I spent a bit of the day fielding calls and assessing trees from a few counties after last night’s freeze event. Growers in the Champlain Valley largely escaped extensive freeze damage; I doubt Grand Isle County even saw a light frost. This was a textbook lake effect phenomenon. Inland and upland orchards or orchards in lower sites appear to have extensive crop loss, some likely will see a complete loss of crop. Here are a few items to consider as we pick up the pieces:
- Unless you had multiple thermometers in multiple locations and heights in your orchard, you don’t really know the temperatures that any particular tree saw. There has been a lot of extrapolating from neighbor’s stations which can be helpful, but not to the degree of accuracy that would tell you the critical difference between 30° and 28° (or 25° and 22°).
- Buds don’t read critical temperature charts– there are a number of factors that can affect bud hardiness, including cultivar, age, water or nutrient stress, etc. But we can assume that temperatures at or below 28° will start to show some real damage.
- At this time, the most important thing to do is to assess your damage visually. This is really easy to do as damaged buds will show by now. I sent this link yesterday that will be helpful to review again. Basically, pinch the ovule at the base of the bud with your fingernail or a razor blade so you cut it at the equator. The interior should be completely green with no browning or worse, blackening. This can be seen without intense magnification but growers my age or older ought to have your readers with you. I also looked at buds today with someone who is color blind and realized that that condition makes it had to see the damage, so if you are, have someone else do the assessment.
- Think about your strategy based on your freeze condition. Inland, and assuming your orchard saw 25° or colder? Go to your best spots- at the top of the hill, healthiest trees, buds collected head height- if you see extensive damage there, you can assume that the lower spots of the orchard are as bad or worse. In the Champlain Valley, your weather station said 29, 30°? Go to the low spots and assess, if you don’t see extensive damage then your better-sited trees are probably okay. Do a thorough assessment and write it down, especially of you will be applying for a crop insurance payment. I would start with 50 buds collected methodically and randomly from the canopy for each block and variety. If you have more than 50% damage, look more.

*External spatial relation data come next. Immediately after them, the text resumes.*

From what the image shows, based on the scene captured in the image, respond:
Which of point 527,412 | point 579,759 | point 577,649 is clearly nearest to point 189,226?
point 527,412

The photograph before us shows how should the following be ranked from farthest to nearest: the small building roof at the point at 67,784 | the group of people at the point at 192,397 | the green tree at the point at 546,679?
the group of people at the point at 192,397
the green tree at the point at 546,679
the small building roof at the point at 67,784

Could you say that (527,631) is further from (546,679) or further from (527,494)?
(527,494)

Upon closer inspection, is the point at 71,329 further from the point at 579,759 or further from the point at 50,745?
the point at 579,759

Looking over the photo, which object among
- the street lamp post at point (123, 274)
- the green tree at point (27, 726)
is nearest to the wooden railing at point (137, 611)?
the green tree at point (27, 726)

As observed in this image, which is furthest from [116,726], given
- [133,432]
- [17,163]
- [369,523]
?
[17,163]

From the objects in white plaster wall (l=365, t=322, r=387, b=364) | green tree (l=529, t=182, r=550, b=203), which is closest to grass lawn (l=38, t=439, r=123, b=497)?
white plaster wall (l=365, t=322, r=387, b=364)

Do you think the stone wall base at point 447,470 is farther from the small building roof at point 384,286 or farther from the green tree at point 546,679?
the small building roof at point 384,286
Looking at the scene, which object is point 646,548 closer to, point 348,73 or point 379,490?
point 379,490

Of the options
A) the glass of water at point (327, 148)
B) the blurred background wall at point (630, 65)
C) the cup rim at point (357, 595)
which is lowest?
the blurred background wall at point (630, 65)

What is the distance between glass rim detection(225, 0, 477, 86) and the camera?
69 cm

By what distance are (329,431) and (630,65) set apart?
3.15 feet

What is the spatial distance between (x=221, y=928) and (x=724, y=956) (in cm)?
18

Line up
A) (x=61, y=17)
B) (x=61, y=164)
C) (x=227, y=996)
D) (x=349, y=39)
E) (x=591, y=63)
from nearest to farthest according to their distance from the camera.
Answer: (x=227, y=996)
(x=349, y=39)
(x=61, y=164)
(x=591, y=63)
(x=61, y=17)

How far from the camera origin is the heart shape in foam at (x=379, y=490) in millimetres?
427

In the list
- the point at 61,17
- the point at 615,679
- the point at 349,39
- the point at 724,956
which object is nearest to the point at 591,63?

- If you do have extensive damage and you have crop insurance, contact your agent ASAP. Even if you think you don’t have damage, keep an eye out in the coming weeks. Weakened buds can abscise later, or fruit may develop frost rings that make them unsaleable as fresh fruit.
- Thinning could be really easy (no crop, no thinning) or more difficult, especially in blocks with inconsistent fruit set and levels of damage. All things being equal, trees will respond more easily to thinning chemicals after experiencing a freeze. If you have more than 50% damage, consider at most a light thinning protocol this year. More than 80% damage? Leave the thinners out altogether.
- My suggestion this morning to consider applying Promalin may have been a bit premature or at least lacking in further nuance. My thought at 4 am as I was looking at the temperatures was to offer whatever I could to growers who would need to source a material few to none of us keeps on-hand and get it on the trees within 24 hours. I was not thinking that a) there only existed nine bottles in the entire state, b) many orchards were at petal fall and so were past the phenology labeled for use of the product for this purpose, and c) orchards that got really cold and had 100% crop loss or severe damage from temperature below 24-25° would not respond- a dead bud is a dead bud. I do plan to collect data at the handful of orchards who applied Promalin to see if we can add to the fairly sparse dataset on its efficacy in these situations.
- If you have no fruit, trees still need to be managed. The important things to stay on top of are apple scab, fire blight if you see any, foliar insects on young trees, and wood-damaging insects like borers. Keep your fungicide program up for the next month or so (is apple scab season ever going to end, despite us seeing next to no scab?). Keep weeds away from trunks, especially if you will be backing off insecticide sprays for fruit feeders like codling moth or apple maggot that would normally help manage borers. Back off or eliminate nitrogen fertilizers- fruit really slow the vegetative growth of fruit trees so when there are none, the trees can be excessively vigorous. Consider applying Apogee or Kudos to reduce vegetative growth and stiffen up cell walls in vegetative shoots to reduce canopy size and make shoots less susceptible to fire blight.
- Start thinking about your marketing for this season. Many of the most affected orchards are small pick-your-own or retail operations. They may be side gigs or a family’s main income. Most are diversified to some degree. Consider whether you’ll need to buy fruit in and provide customers some other reason to visit the orchard- foliage hay rides, corn maze, pumpkin patch. There are fruit in the region that can be brought in, so start making those connections and thinking about how you’ll keep cash flow this fall.
I have been a member of the Vermont orchard family for almost 30 years now, and I am always impressed with the camaraderie and collective sense of purpose that we share. These events can be major hardships, potentially even devastating. Let’s see how we can help one another and keep this incredibly important industry, and each and every farm within it, afloat and even thriving after a challenging, somewhat unexpected event that could have affected any of us.